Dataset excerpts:
○ ○ ○
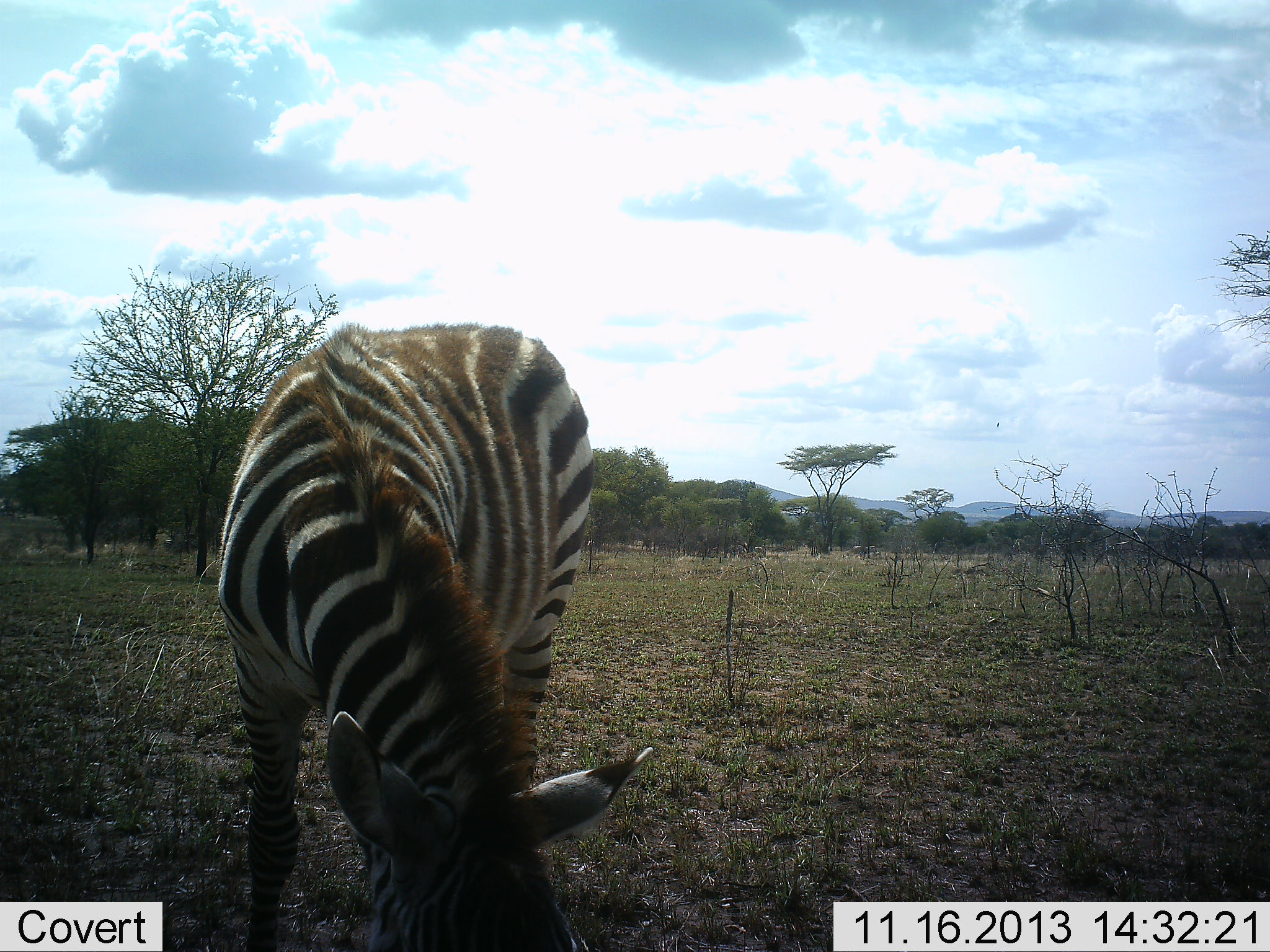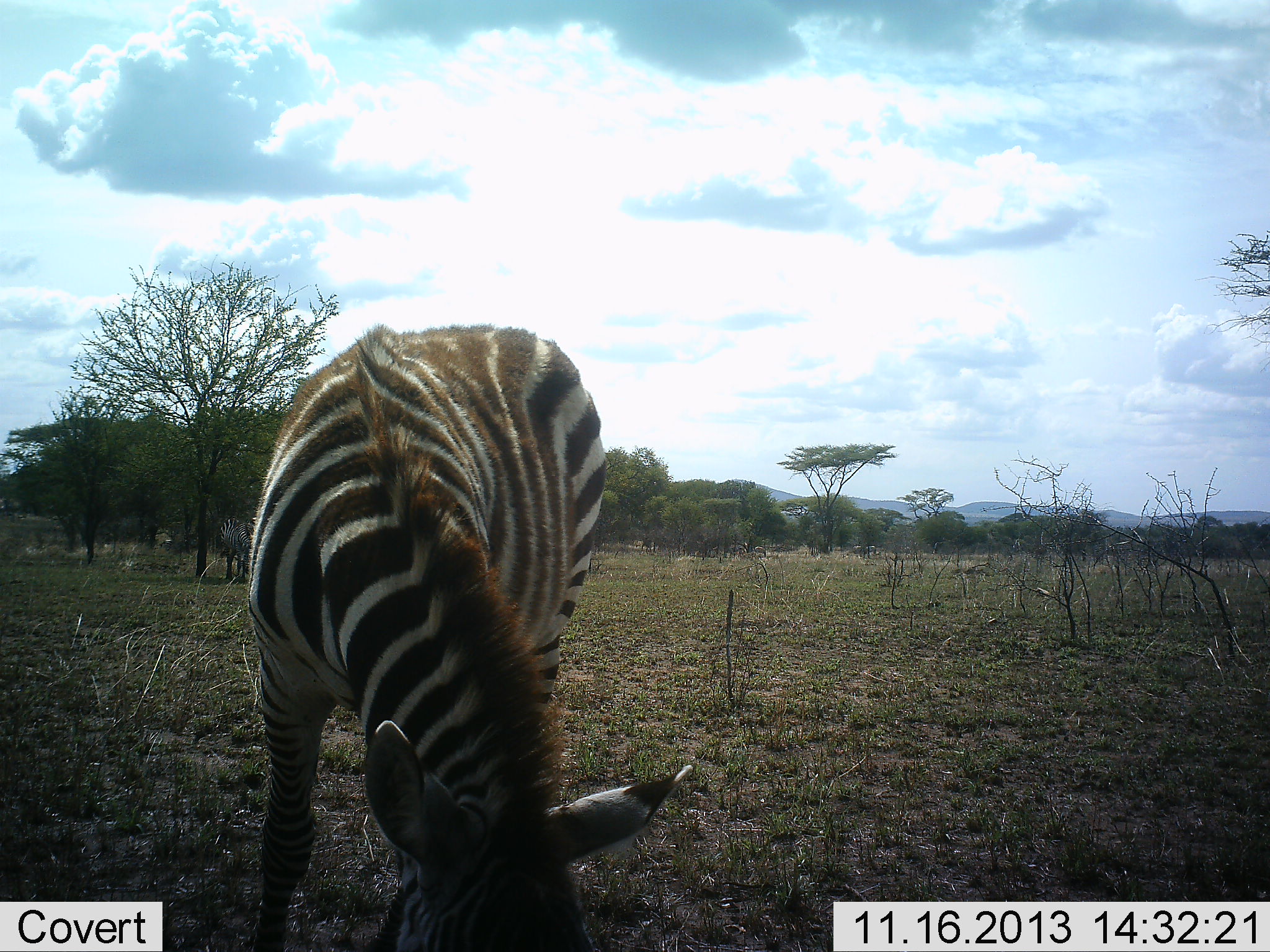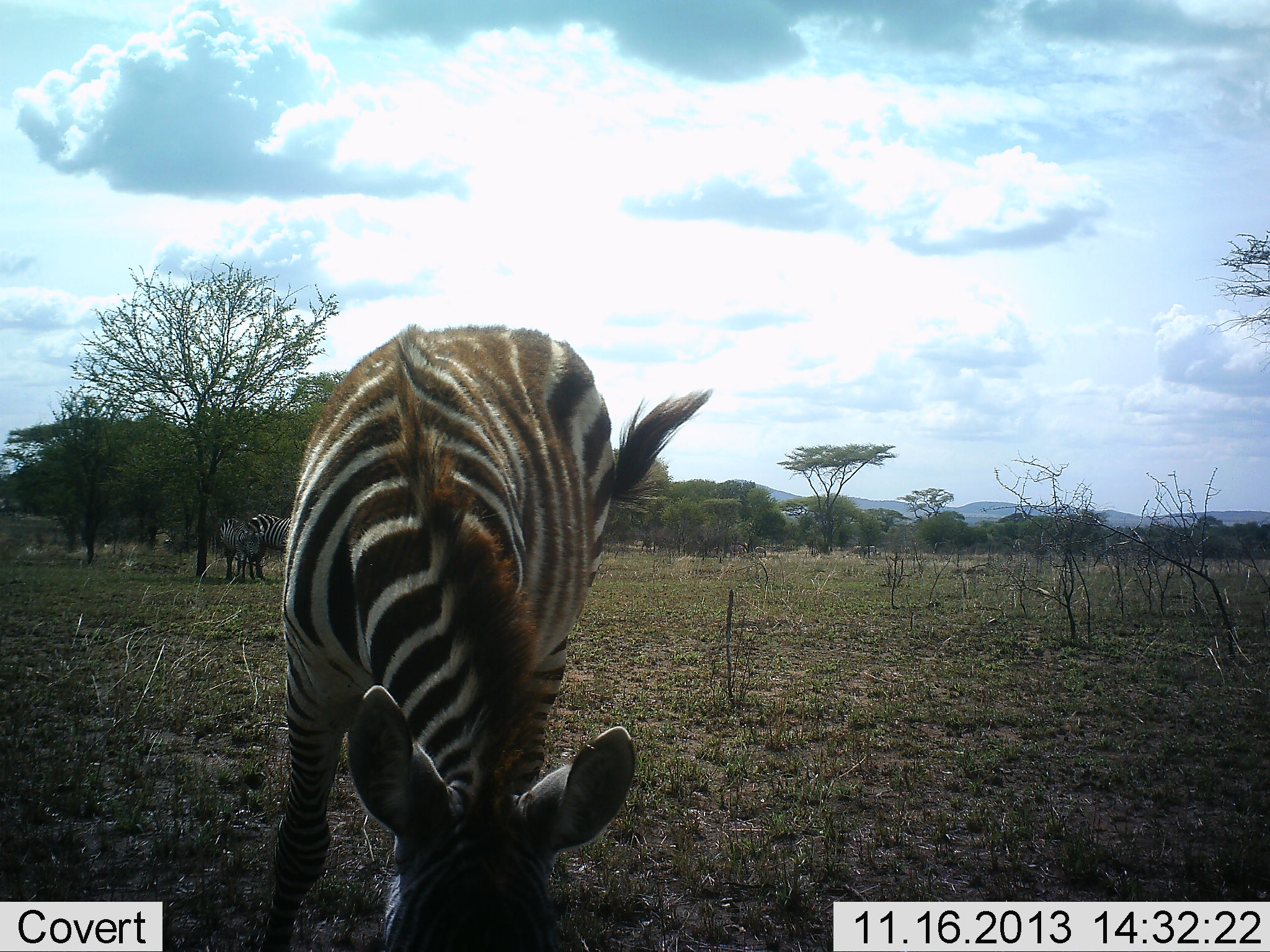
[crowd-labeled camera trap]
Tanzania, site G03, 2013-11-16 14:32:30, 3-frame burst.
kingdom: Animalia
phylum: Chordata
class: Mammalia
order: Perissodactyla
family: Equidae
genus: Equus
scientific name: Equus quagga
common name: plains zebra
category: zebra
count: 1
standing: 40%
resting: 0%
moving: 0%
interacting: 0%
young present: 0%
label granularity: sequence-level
○ ○ ○
Restate the data word for word from its first line through the line with "category: zebra", leaving out any picture along the way.

Response to the exercise:
[crowd-labeled camera trap]
Tanzania, site G03, 2013-11-16 14:32:30, 3-frame burst.
kingdom: Animalia
phylum: Chordata
class: Mammalia
order: Perissodactyla
family: Equidae
genus: Equus
scientific name: Equus quagga
common name: plains zebra
category: zebra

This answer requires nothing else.